Short description This article explains some of the best practices for SOD
Applicable version All Saviynt Versions
SOD Best Practices (Detective)
1. It is highly recommended to use the SOD Simulation feature to test any SOD calculation and evaluation at account or entitlement or user level.
2. Detective SOD Risk Evaluation job is a sequential job. Two SOD jobs should not be scheduled at the same time or should not overlap as it can cause performance issues.
3. Detective SOD Risk Evaluation job has filters and it is recommended that they are used for improved performance and efficient evaluation.
4. The filters provided are
. Security System
. User Account Evaluation
. Entitlement Evaluation
. Inherent Query Evaluation
It is recommended to use this filter if SOD ruleset is a single system ruleset.

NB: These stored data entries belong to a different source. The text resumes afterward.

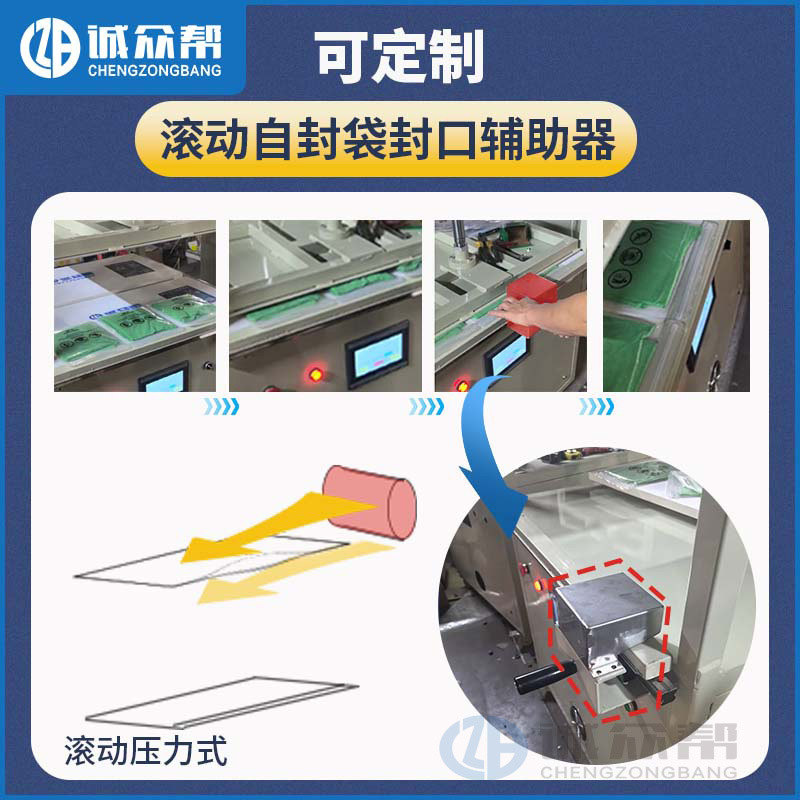 诚众帮
CHENGZONGBANG

可定制

滚动自封袋封口辅助器

滚动压力式

诚众帮
CHENGZONGBANG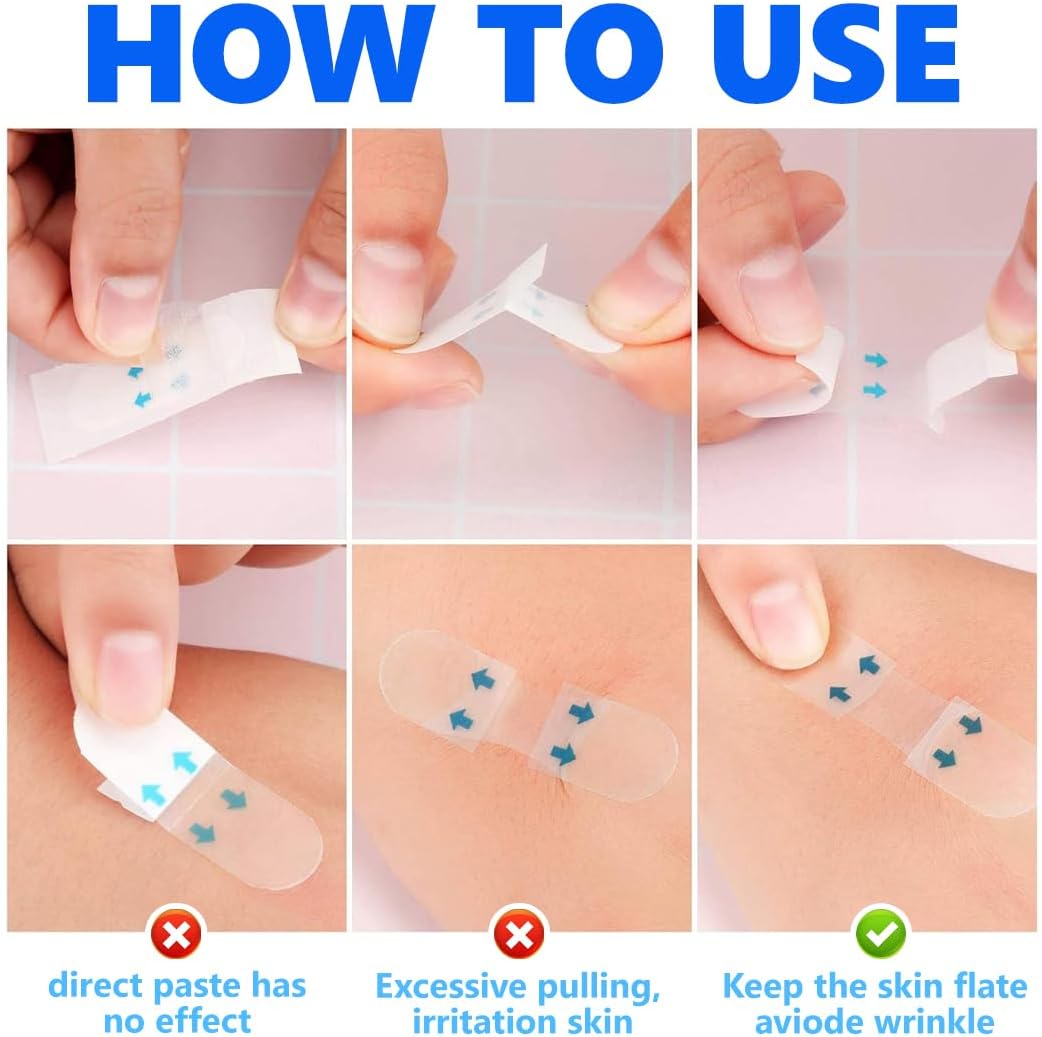 HOW TO USE

direct paste has no effect

Excessive pulling, irritation skin

Keep the skin flate aviode wrinkle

Do not mention the system if it is a cross application ruleset or Logical/Organizational ruleset
Ruleset needs to be mandatory and this will help evaluate the SODs based on the rules defined.
User Account Evaluation:
It is highly recommended to filter the data by endpoints and account type (if applicable) or any other attributes which can help in filtering the data set
Let's assume there is a ruleset for SAP1, SAP2 and SAP3 endpoints. SAP has multiple account types A,S,FFID etc
The use case is to evaluate SOD for only specific account types and the 3 endpoints mentioned above.
Sample query would look like AND ACCOUNTS.ACCOUNTYPE='A' AND ACCOUNTS.ENDPOINTKEY in (1,2,3) AND
Note: Run the following query in data analyzer to get the endpointkeys of the endpoints.
select endpointkey, endpointname from endpoints where endpointname in ('SAP1','SAP2','SAP3'); - Replace endpoint names
It is highly recommended to use this filter if SOD needs to run on a specific entitlement type or set of entitlements.
Let's assume SOD needs to be evaluated for saproles for the endpoint SAP1.
Sample query would look like AND ENTITLEMENT_VALUES.ENTITLEMENTTYPEKEY = 1
Note: Run the following query in data analyzer to get the entitlementtypekey
select * from entitlement_types et, endpoints e where et.endpointkey = e.endpointkey and e.endpointname = 'SAP1' ; - Replace endpoint name
5. Inherent SOD Evaluation
Inherent SOD evaluation is used to evaluate the violations within the entitlement itself. Since its a data heavy operations, its recommended to turn OFF this config. If at all this is needed, then appropriate Inherent SOD filter query should added so as to not include all the entitlements.